The Las Vegas–Henderson–Paradise metro has 2.3M residents (per 2024 ACS 5-year Estimates ), a 2024 median household income of $76K, median home value of $431K, median age of 38, and a 28% bachelor's-degree share among adults 25 and older. The analysis below clusters neighborhoods within the metro's urbanized areas, covering 2.1M of those 2.3M residents. Wealth, age, and education all concentrate along the western and southern rim — Summerlin and Henderson — while the inner core east of downtown reads youngest, lowest-income, and least-educated.
Median home value

The neighborhood anchored on Summerlin South tops the metro at $830K, nearly double the $431K metro median; Summerlin is the upper-class master-planned development along the valley's western edge. West Henderson follows at $737K on the metro's southern edge, with a western cluster at $736K, the South Las Vegas cluster at $682K, and a southern pocket at $646K filling out the high end.
The bottom sits in the inner core just east of downtown Las Vegas. A cluster east of the city reads $122K, the metro's lowest, with an adjoining east-side cluster at $233K. Pockets in west Paradise at $250K, south North Las Vegas at $254K, and south of Sunrise Manor at $261K round out the bottom.
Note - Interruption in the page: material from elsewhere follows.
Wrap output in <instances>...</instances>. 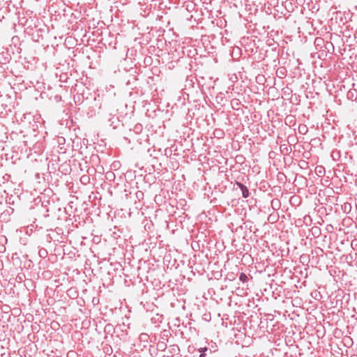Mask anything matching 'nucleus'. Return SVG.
Listing matches in <instances>:
<instances>
[{"label": "nucleus", "instance_id": "f03ea898", "mask_svg": "<svg viewBox=\"0 0 357 357\" xmlns=\"http://www.w3.org/2000/svg\"><path fill=\"white\" fill-rule=\"evenodd\" d=\"M239 280L243 282H245L248 281V278L244 273H241L239 275Z\"/></svg>", "mask_w": 357, "mask_h": 357}, {"label": "nucleus", "instance_id": "f257e3e1", "mask_svg": "<svg viewBox=\"0 0 357 357\" xmlns=\"http://www.w3.org/2000/svg\"><path fill=\"white\" fill-rule=\"evenodd\" d=\"M236 185L241 189L243 197L247 198L249 197V190L245 185L240 182H236Z\"/></svg>", "mask_w": 357, "mask_h": 357}, {"label": "nucleus", "instance_id": "7ed1b4c3", "mask_svg": "<svg viewBox=\"0 0 357 357\" xmlns=\"http://www.w3.org/2000/svg\"><path fill=\"white\" fill-rule=\"evenodd\" d=\"M149 338V335L146 333H141L139 335V339L142 341L147 342Z\"/></svg>", "mask_w": 357, "mask_h": 357}, {"label": "nucleus", "instance_id": "423d86ee", "mask_svg": "<svg viewBox=\"0 0 357 357\" xmlns=\"http://www.w3.org/2000/svg\"><path fill=\"white\" fill-rule=\"evenodd\" d=\"M89 180V176H82V178H81V181H82V182H83V183H84V182H86V181H88Z\"/></svg>", "mask_w": 357, "mask_h": 357}, {"label": "nucleus", "instance_id": "1a4fd4ad", "mask_svg": "<svg viewBox=\"0 0 357 357\" xmlns=\"http://www.w3.org/2000/svg\"><path fill=\"white\" fill-rule=\"evenodd\" d=\"M206 356V354H201L199 355V357H205Z\"/></svg>", "mask_w": 357, "mask_h": 357}, {"label": "nucleus", "instance_id": "0eeeda50", "mask_svg": "<svg viewBox=\"0 0 357 357\" xmlns=\"http://www.w3.org/2000/svg\"><path fill=\"white\" fill-rule=\"evenodd\" d=\"M207 348L206 347H201L198 349V351L201 353V354H204V352L206 351H207Z\"/></svg>", "mask_w": 357, "mask_h": 357}, {"label": "nucleus", "instance_id": "6e6552de", "mask_svg": "<svg viewBox=\"0 0 357 357\" xmlns=\"http://www.w3.org/2000/svg\"><path fill=\"white\" fill-rule=\"evenodd\" d=\"M216 132L218 133V135H219V137H220V135H222V132L221 130H218V131H216Z\"/></svg>", "mask_w": 357, "mask_h": 357}, {"label": "nucleus", "instance_id": "20e7f679", "mask_svg": "<svg viewBox=\"0 0 357 357\" xmlns=\"http://www.w3.org/2000/svg\"><path fill=\"white\" fill-rule=\"evenodd\" d=\"M298 130L300 133L305 134L307 132V128L305 126H300Z\"/></svg>", "mask_w": 357, "mask_h": 357}, {"label": "nucleus", "instance_id": "39448f33", "mask_svg": "<svg viewBox=\"0 0 357 357\" xmlns=\"http://www.w3.org/2000/svg\"><path fill=\"white\" fill-rule=\"evenodd\" d=\"M113 330V326L111 324H107L105 327V331L106 332H111Z\"/></svg>", "mask_w": 357, "mask_h": 357}]
</instances>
The map confines the ≥$600K band to the western and southern fringe, concentrates the <$300K band in the central-east core, and shows most of the metro reading $400K–$500K.
Median household income

The western edge leads: a cluster west of Las Vegas reads $153K, twice the $76K metro median, with the South Las Vegas cluster at $148K, West Henderson at $139K, Summerlin South at $133K, and a cluster north of Las Vegas at $127K. The metro's six-figure-income neighborhoods sit almost entirely on the western and southern rim.
The lowest incomes sit in the urban core. A South Las Vegas cluster near downtown reads $38K, with East Las Vegas at $40K, an east-side cluster at $41K, and north and west Paradise both at $43K. The map reads as a clear core-versus-rim divide: the inner east falls in the <$50K band while the western edge and Henderson push into the ≥$110K band.
Median age

Henderson , the state's second-largest city and a metro built on master-planned communities, holds the oldest neighborhoods: South Henderson at 59 and West Henderson at 57, against the 38 metro median. Two South Las Vegas clusters follow at 54 and 50, with Summerlin South at 48.
The youngest neighborhoods sit on the northeast side near Nellis Air Force Base . A cluster north of Sunrise Manor reads 27, the metro's youngest, with west-of-Sunrise-Manor clusters at 29 and 32 and a south North Las Vegas cluster at 31. Outside the Henderson retirement edge and the young northeast core, most of the metro reads 35–45 on the map.
Adults 25+ with bachelor's degree

The South Las Vegas cluster leads at 61% of adults holding a bachelor's degree, more than double the 28% metro share, with West Henderson at 53% and 52%, South Henderson at 51%, and Summerlin South at 51% — the same western and southern rim that tops home value and income.
The lowest-education neighborhoods sit in the central-east core. An east-side cluster reads 5%, a south North Las Vegas cluster 5%, and three Sunrise Manor clusters 6%–7%. The map shows the ≥45% band on the western and southern rim and the <10% band across the inner east and Sunrise Manor.
Where the metrics overlap
The western and southern rim is the metro's clearest cross-metric peak. Summerlin South tops home value and ranks high on income, age, and education together; West Henderson joins it at the top on home value, income, and education while also sitting among the oldest neighborhoods at 57. The inner core east of downtown and Sunrise Manor is the mirror image: lowest home values, lowest incomes, lowest education shares, and the youngest ages all coincide there.
The one clear divergence is age. In many metros the oldest neighborhoods sit apart from the income and education extremes, but here Henderson's southern communities combine the metro's highest ages with its top incomes and education shares. The west-of-Las-Vegas cluster also tops income at $153K without leading on home value or age.
Key Takeaways
- Summerlin South leads home value at $830K and ranks among the top neighborhoods on income, age, and education.
- The western and southern rim — Summerlin and Henderson — concentrates the metro's highest home values, incomes, and education shares.
- The inner core east of downtown Las Vegas holds the lowest home values ($122K–$261K) and lowest incomes ($38K–$43K).
- Sunrise Manor and the northeast near Nellis Air Force Base hold the youngest neighborhoods (27–32) and lowest education shares (5%–7%).
- Henderson's southern communities are the metro's oldest (South Henderson 59, West Henderson 57) while also topping income and education.